Y a aquello, por muy provisional e insatisfactorio que le pareciera, era a lo que procuraba dedicar sus esfuerzos.

Será lo que Ahura Mazda quiera
, pensó con sabia resignación.

Unos momentos después, Memnón pasaba a mejor vida.

7

Por la mañana, sólo unos negros nubarrones recordaban que el incendio todavía continuaba, aunque ya bajo control, en algunos rincones de la ciudad.

La batalla había terminado y los macedonios empezaban a recorrer las calles recogiendo a sus muertos. La mayoría se sentían frustrados porque se les había prohibido el pillaje salvo en los raros barrios que les hubieran opuesto resistencia.

Nicias se arrebujó en su clámide y tiró de la mula que lo seguía. A última hora de la noche se había vuelto a las tiendas a por sus cosas y las había amontonado sobre aquel animal que andaba con las restantes bestias de carga en el linde de un campamento prácticamente desierto.

Además de con su adarga, la mula cargaba con el pequeño cofre en el que guardaba sus soldadas y sus vestimentas, con su peto de cuero, sus dos jabalinas, cuatro sacos llenos a rebosar con los objetos más variopintos, un par de pieles de lobo, un odre y una pequeña lámpara de aceite: eran el conjunto de sus posesiones.

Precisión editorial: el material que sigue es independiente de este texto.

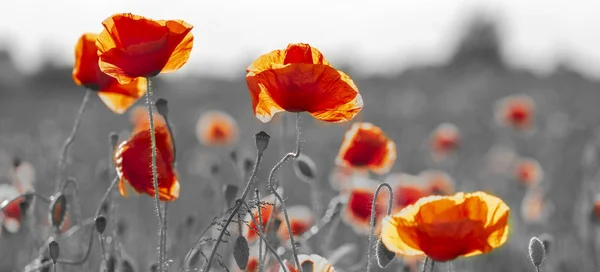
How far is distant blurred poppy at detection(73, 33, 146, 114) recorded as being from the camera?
2.43m

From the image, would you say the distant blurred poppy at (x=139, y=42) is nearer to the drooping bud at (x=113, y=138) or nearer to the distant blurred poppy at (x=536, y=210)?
the drooping bud at (x=113, y=138)

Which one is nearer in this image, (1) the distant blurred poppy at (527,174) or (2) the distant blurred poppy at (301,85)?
(2) the distant blurred poppy at (301,85)

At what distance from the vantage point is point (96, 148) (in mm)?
8680

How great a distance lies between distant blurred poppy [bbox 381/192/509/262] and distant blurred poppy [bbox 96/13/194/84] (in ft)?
2.01

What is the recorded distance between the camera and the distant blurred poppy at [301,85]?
5.94 ft

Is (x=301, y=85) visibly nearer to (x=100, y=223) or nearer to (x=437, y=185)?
(x=100, y=223)

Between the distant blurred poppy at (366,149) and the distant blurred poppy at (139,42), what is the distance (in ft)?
3.09

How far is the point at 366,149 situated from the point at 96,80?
887mm

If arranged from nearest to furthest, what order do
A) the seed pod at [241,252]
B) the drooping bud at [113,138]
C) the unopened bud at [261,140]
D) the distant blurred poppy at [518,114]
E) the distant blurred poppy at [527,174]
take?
the unopened bud at [261,140]
the seed pod at [241,252]
the drooping bud at [113,138]
the distant blurred poppy at [527,174]
the distant blurred poppy at [518,114]

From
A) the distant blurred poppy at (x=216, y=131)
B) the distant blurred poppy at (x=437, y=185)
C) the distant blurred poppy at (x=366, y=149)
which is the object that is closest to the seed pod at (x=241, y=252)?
the distant blurred poppy at (x=366, y=149)

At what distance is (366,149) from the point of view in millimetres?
2791

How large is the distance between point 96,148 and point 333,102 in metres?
7.12

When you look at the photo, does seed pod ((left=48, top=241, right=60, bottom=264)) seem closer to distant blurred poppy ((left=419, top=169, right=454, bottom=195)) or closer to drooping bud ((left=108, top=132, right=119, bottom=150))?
drooping bud ((left=108, top=132, right=119, bottom=150))

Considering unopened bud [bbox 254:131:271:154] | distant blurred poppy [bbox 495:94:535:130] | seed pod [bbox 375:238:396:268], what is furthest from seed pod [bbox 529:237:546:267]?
distant blurred poppy [bbox 495:94:535:130]
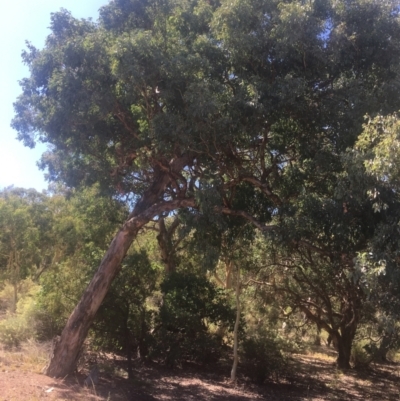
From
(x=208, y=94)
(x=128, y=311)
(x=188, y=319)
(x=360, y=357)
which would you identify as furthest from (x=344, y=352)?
(x=208, y=94)

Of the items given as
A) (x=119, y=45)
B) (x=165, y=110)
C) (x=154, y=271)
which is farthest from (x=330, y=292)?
(x=119, y=45)

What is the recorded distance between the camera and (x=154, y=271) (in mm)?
14125

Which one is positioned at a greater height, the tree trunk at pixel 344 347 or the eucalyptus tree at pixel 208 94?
the eucalyptus tree at pixel 208 94

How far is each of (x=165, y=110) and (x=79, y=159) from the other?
10.3 ft

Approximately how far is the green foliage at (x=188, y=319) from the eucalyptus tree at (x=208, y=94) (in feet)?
12.1

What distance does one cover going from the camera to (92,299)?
10.7 metres

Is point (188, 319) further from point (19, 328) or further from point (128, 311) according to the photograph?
point (19, 328)

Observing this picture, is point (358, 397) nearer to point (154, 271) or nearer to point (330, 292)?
point (330, 292)

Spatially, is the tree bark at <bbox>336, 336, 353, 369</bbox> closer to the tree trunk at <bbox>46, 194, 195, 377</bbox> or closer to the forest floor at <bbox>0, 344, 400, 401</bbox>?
the forest floor at <bbox>0, 344, 400, 401</bbox>

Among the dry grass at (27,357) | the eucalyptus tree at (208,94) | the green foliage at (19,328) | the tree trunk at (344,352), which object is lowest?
the dry grass at (27,357)

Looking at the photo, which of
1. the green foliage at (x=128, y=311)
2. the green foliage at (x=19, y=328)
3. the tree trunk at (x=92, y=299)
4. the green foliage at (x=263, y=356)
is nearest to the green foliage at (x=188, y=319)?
the green foliage at (x=128, y=311)

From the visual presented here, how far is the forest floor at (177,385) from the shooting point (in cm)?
899

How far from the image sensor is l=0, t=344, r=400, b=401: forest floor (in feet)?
29.5

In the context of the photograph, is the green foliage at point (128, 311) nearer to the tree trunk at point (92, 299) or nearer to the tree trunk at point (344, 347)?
the tree trunk at point (92, 299)
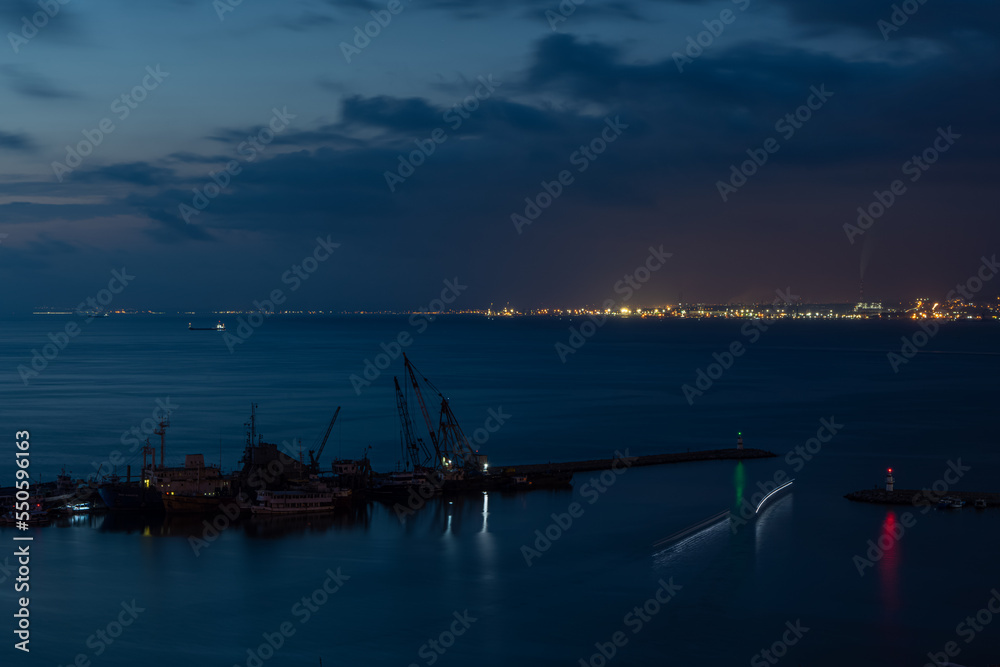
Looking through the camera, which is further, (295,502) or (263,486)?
(263,486)

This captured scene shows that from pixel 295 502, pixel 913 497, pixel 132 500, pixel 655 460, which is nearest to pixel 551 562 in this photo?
pixel 295 502

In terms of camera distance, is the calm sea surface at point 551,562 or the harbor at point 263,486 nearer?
the calm sea surface at point 551,562


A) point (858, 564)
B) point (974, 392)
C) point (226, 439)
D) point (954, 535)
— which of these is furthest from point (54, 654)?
point (974, 392)

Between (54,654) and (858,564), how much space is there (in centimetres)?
1169

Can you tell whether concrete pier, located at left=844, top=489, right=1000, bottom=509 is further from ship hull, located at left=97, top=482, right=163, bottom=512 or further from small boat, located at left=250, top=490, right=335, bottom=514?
ship hull, located at left=97, top=482, right=163, bottom=512

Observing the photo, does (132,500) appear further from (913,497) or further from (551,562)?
(913,497)

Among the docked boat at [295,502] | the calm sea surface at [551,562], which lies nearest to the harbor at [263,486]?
the docked boat at [295,502]

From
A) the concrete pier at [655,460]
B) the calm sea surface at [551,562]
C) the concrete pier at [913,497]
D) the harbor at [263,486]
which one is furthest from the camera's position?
the concrete pier at [655,460]

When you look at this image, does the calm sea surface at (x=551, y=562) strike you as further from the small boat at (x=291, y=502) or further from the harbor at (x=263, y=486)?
the harbor at (x=263, y=486)

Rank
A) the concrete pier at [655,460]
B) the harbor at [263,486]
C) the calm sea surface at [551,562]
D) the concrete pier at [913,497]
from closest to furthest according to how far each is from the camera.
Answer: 1. the calm sea surface at [551,562]
2. the harbor at [263,486]
3. the concrete pier at [913,497]
4. the concrete pier at [655,460]

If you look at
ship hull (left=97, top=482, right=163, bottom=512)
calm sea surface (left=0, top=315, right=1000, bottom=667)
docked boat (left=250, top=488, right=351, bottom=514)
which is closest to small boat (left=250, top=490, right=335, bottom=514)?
docked boat (left=250, top=488, right=351, bottom=514)

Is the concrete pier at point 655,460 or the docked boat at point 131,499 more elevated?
the concrete pier at point 655,460

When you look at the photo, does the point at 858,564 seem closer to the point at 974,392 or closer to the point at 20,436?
the point at 20,436

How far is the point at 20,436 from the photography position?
27.5m
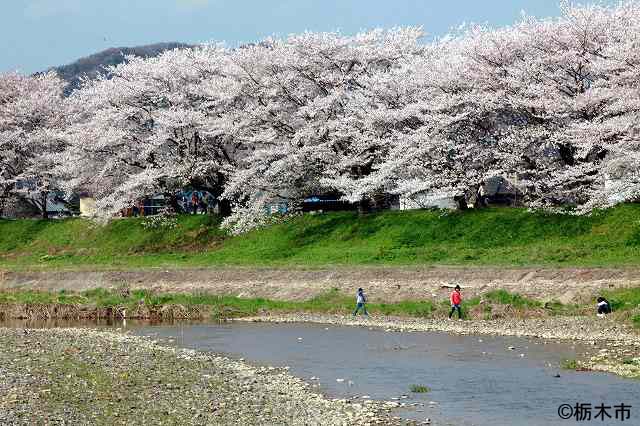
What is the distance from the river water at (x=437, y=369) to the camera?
22266 mm

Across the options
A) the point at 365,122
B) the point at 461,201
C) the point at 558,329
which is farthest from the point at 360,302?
the point at 365,122

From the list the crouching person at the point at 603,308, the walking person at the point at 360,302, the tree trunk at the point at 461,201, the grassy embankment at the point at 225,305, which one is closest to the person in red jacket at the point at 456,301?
the grassy embankment at the point at 225,305

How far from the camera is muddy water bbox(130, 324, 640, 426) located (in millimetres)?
22359

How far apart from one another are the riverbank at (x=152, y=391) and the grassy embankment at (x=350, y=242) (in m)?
Answer: 19.6

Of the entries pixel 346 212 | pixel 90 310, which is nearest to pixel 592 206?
pixel 346 212

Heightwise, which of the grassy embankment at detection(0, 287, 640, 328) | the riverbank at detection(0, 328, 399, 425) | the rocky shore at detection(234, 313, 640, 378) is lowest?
the riverbank at detection(0, 328, 399, 425)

El balance podía considerarse decepcionante, sobre todo si se comparaba con las riquezas que acaparaban los hoplitas. Pero no dejaba de suponer una sustancial mejora con respecto al hatajo de pertenencias con que había salido del taller de su maestro, allá, en Pela.

—Vamos, bicho…

El animal rechazaba con una terquedad que hacía honor a su raza el avanzar por entre los cadáveres. Estaban ante las puertas interiores del patio de armas y, tras sortear nuevos cuerpos, se encaminaron por aquella calle recta que atravesaba Halicarnaso de poniente a levante, vinculando la Puerta de Min do con las traseras.

Era por allí por donde habían cabalgado, durante la noche, los jinetes de Memnón. La gran avenida, dada su anchura, había sido el escenario de no pocos enfrentamientos y pese a los esfuerzos de los carreteros que pasaban por cargar, unos con los caídos desnudos, otros con las armas y armaduras, todavía quedaban muchos cadáveres y charcos de sangre.

El sitio lo infestaba el olor a la muerte y mientras avanzaba con el sol naciente de frente, Nicias procuró aspirar la brisa marina que se levantaba trayéndole otros olores. Unos momentos después se detuvo para tirar de la mula y según volvían a ponerse en marcha levantó la vista hasta donde se alzaba, en lo alto del Mausoleo, la cuádriga esculpida por Briaxis.

Las gigantescas réplicas de Mausolo y Artemisa parecían observarlo con reprobación. Los dos tenían una expresión hierática y estaban codo con codo, cada cual con un báculo en la mano. Tenían la misma altura y su masiva humanidad reinaba por encima de casi todos los edificios con la excepción del palacio, en lo alto de una gran roca, en el extremo suroeste de la ciudad.

Había sido Artemisa quien, una vez muerto su marido, ordenó construir aquel monumento que desde entonces era considerado como una de las maravillas del mundo.